▶ [Brief]
Would you give again, exactly as written, the lines from the opening of the records to the line with "Dancers perform during", that line included and pictures excluded?

▶ [Information supplied]
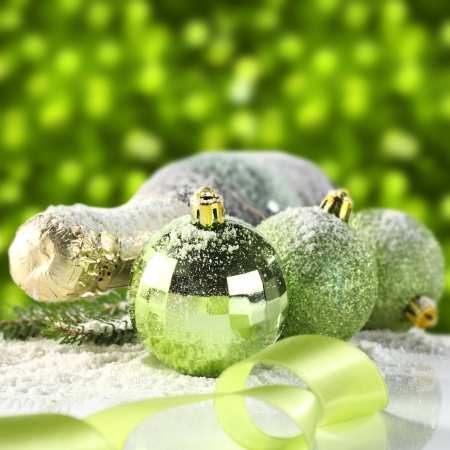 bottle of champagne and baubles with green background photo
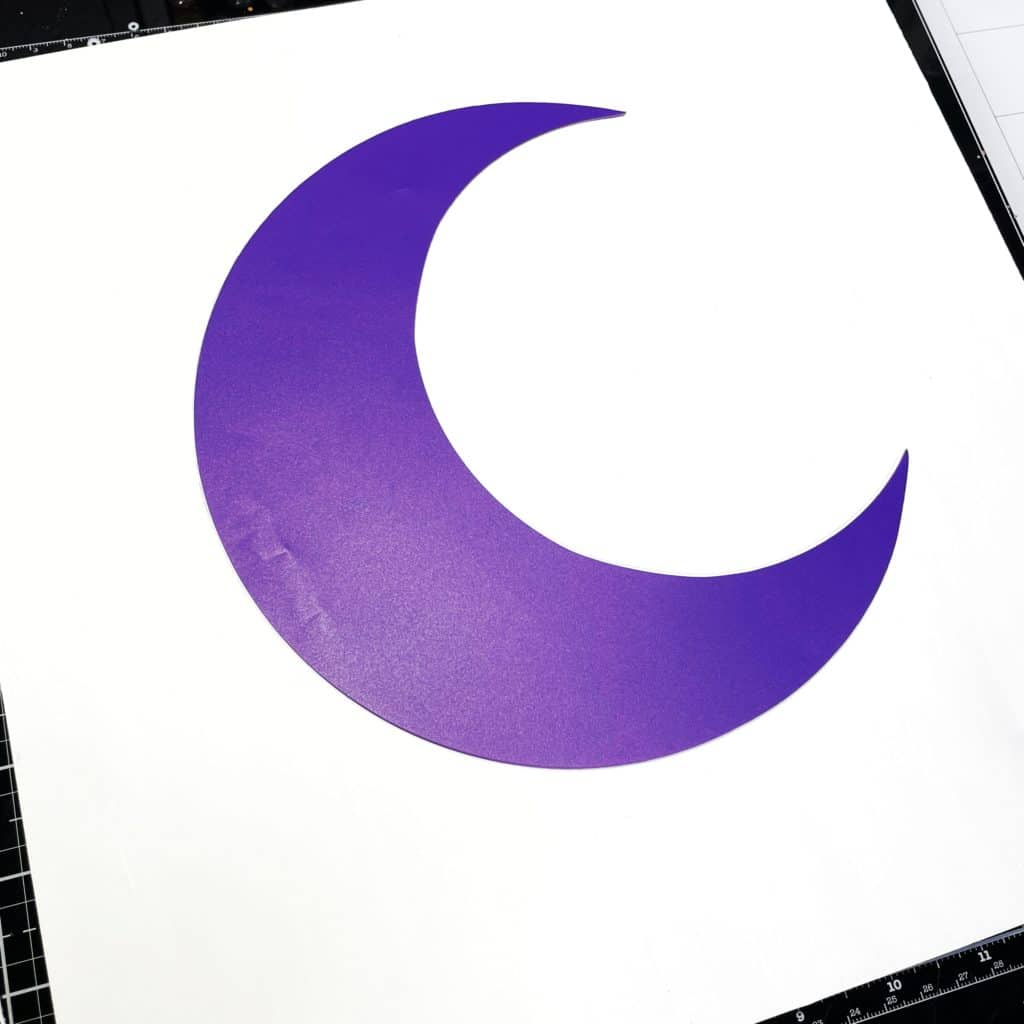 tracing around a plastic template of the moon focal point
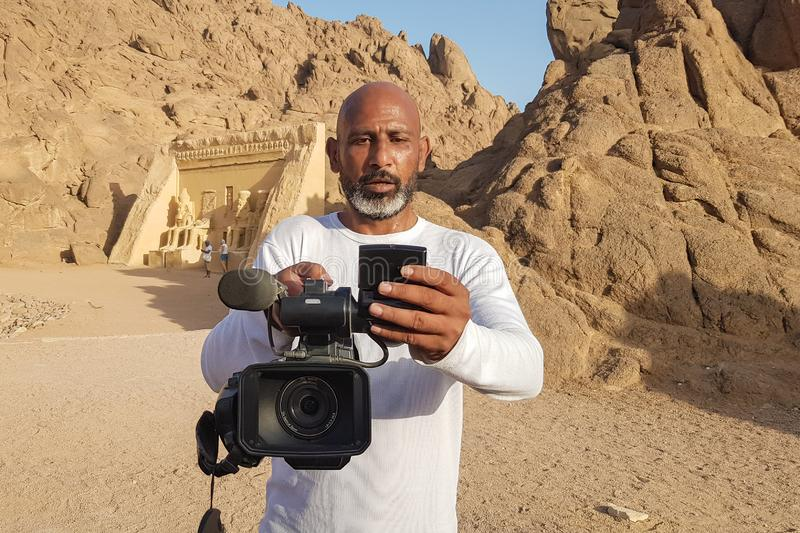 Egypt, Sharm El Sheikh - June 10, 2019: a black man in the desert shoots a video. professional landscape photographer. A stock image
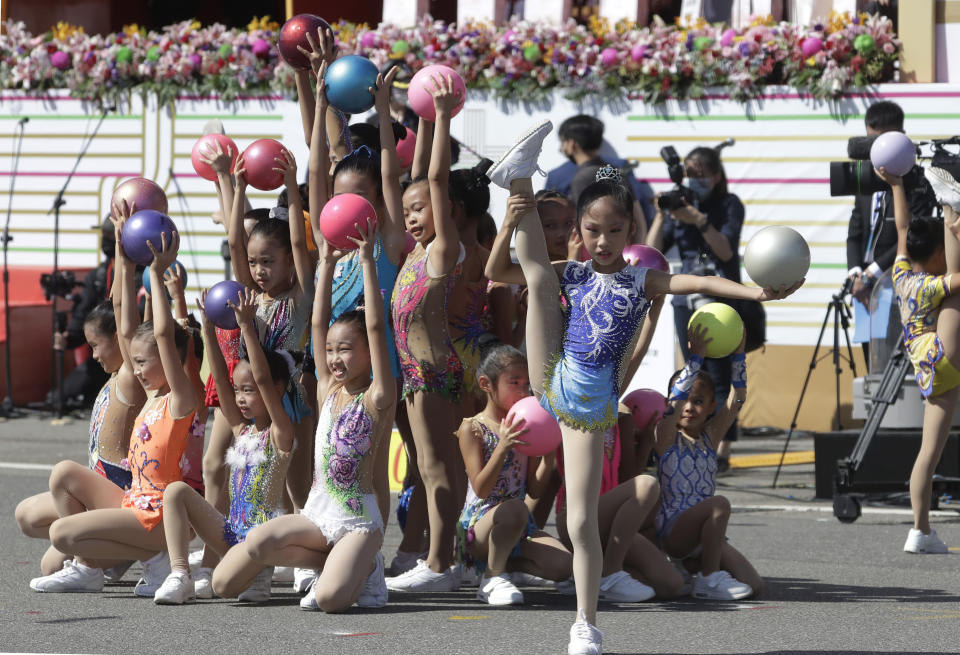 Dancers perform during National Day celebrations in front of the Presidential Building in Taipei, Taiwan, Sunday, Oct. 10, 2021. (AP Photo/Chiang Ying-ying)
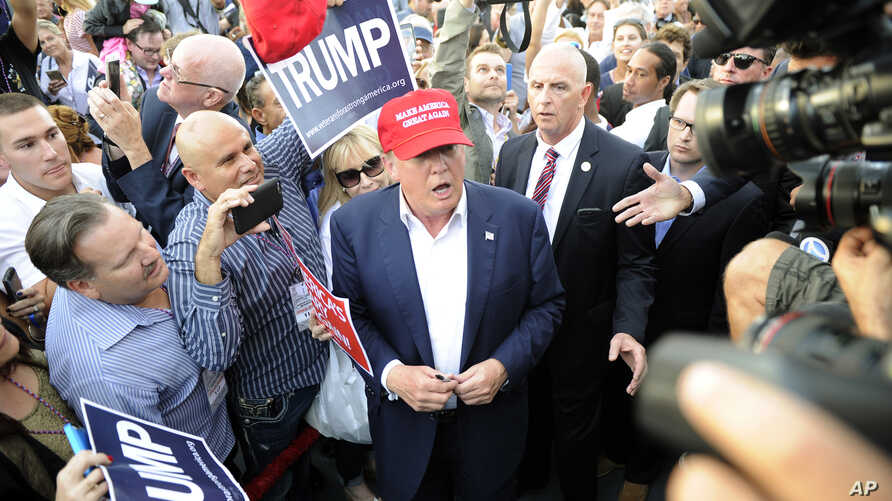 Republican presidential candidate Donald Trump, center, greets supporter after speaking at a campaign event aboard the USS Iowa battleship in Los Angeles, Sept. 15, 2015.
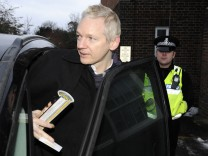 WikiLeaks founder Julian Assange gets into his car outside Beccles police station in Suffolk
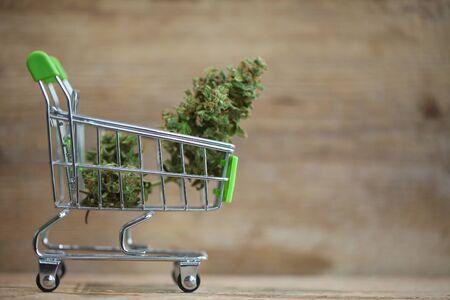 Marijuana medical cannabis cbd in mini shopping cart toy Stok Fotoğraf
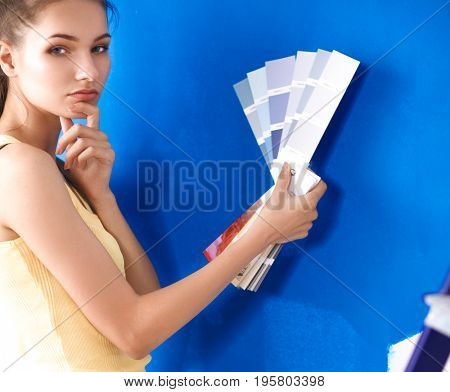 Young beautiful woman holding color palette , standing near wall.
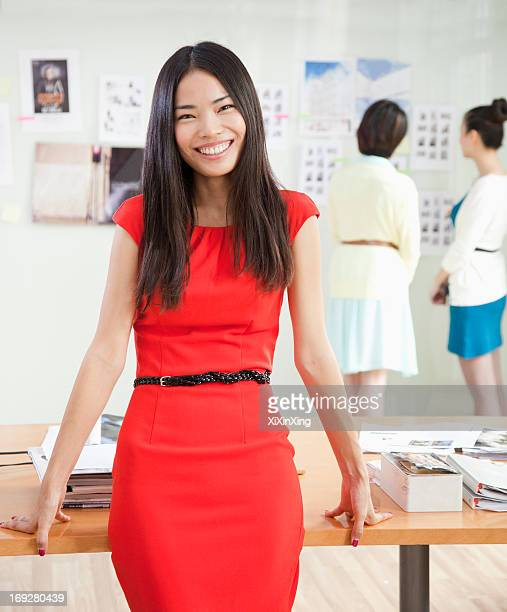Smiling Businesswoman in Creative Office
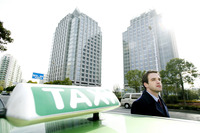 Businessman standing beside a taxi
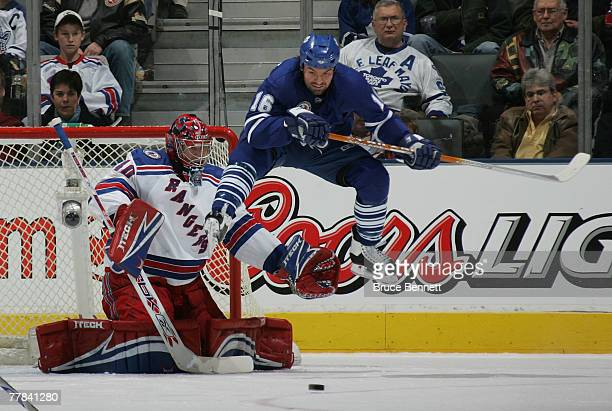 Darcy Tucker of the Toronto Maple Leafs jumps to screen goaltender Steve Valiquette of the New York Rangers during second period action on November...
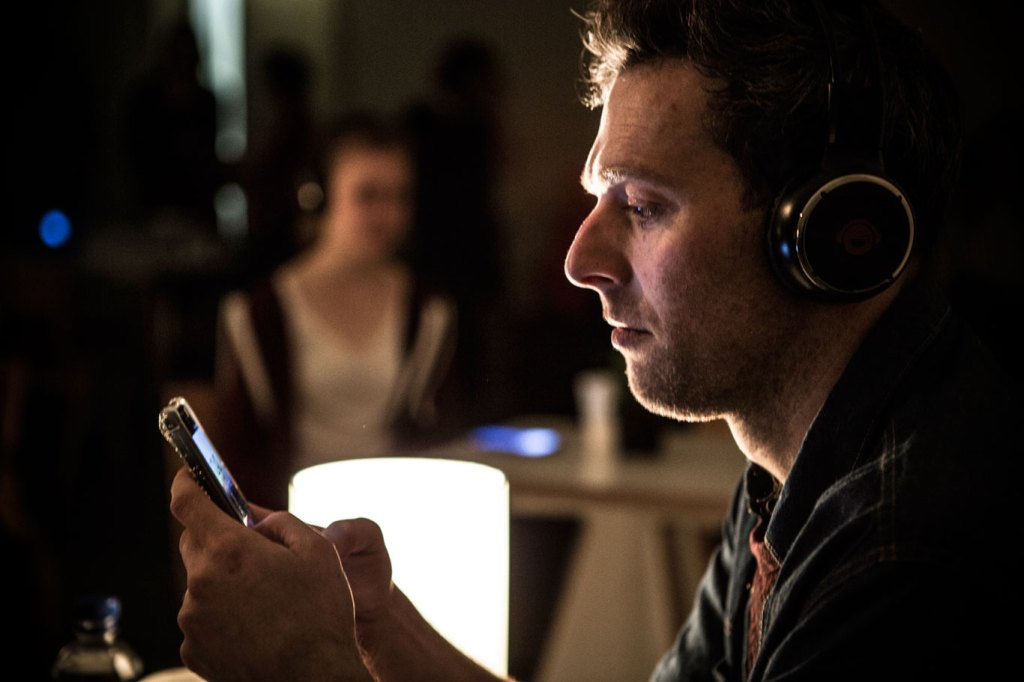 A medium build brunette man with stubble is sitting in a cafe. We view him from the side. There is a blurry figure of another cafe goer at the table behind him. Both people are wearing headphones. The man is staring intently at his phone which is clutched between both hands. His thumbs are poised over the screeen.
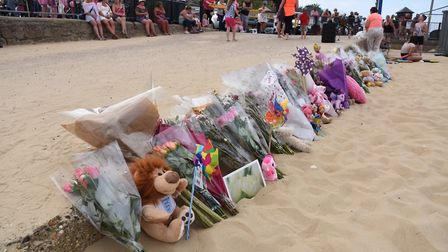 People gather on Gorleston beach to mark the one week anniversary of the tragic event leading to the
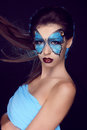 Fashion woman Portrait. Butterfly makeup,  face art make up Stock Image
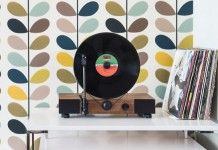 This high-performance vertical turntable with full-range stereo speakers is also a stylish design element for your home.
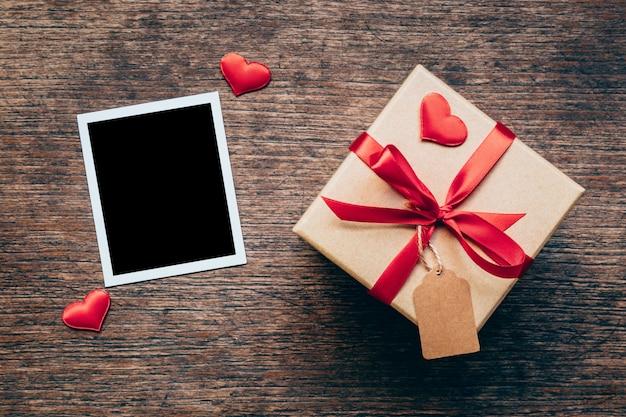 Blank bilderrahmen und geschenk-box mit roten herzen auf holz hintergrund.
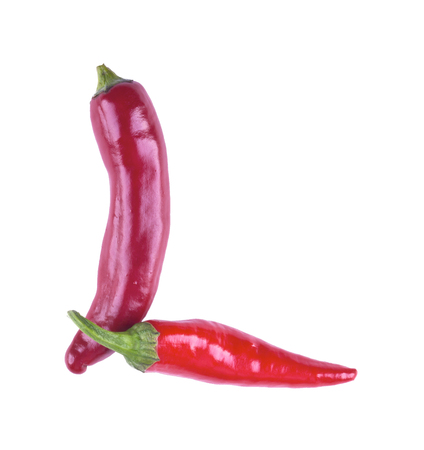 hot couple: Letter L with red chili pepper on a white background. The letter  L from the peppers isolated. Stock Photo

▶ [Response area]
 bottle of champagne and baubles with green background photo
 tracing around a plastic template of the moon focal point
 Egypt, Sharm El Sheikh - June 10, 2019: a black man in the desert shoots a video. professional landscape photographer. A stock image
 Dancers perform during National Day celebrations in front of the Presidential Building in Taipei, Taiwan, Sunday, Oct. 10, 2021. (AP Photo/Chiang Ying-ying)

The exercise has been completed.